2. “Hori and the Dynamics of Injustice: Mahasweta Devi’s Water has been published in the October 9, 2010 issue of Economic and Political Weekly (see TOI India Program: Web: www.toasia.it).

In numerous reports and narratives of agrarian crises and of the despondent peasant from Kanyakumari to Vidharbha, from Delhi to Uttar Pradesh, and from Bihar to West Bengal, in varied persona, Premchanda’s Hori of Godan (1935) survives as an iconic figure of Indian peasantry.  Mahasweta Devi’s story/play, Water (1972) written during the period of nascent Naxal insurgency may be read historically as the ongoing sequel to Hori’s elegiac tale down the ages. Invoking several texts and political contexts, the article explores the interweaving of the dynamics of rural poverty with the machinations of the local landed elite in collusion with local village officials and the police.
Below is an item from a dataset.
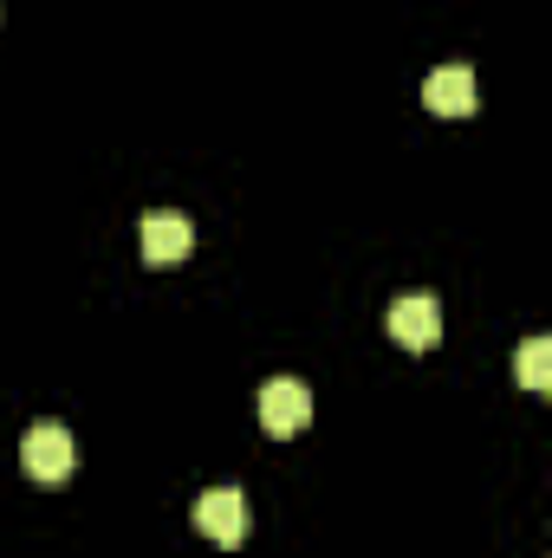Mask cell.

It proceeds to find in the very recent development program, Mahatma Gandhi Rural Employment Guarantee Scheme (NREGA) in much larger magnitude, a telling analogue of Devi’s story in the way intermediaries, fixers, and sidekicks performed ingenious forms of frauds and corruption. Devi’s rural Bengal in Water represents the endemic disarray of Indian rural poor at large. The exploited subaltern men and women despite deprivation are vigorous and not passive, sensible and caring, suppressed and yet practical, capable of showing the urge towards claiming agency and authority for themselves.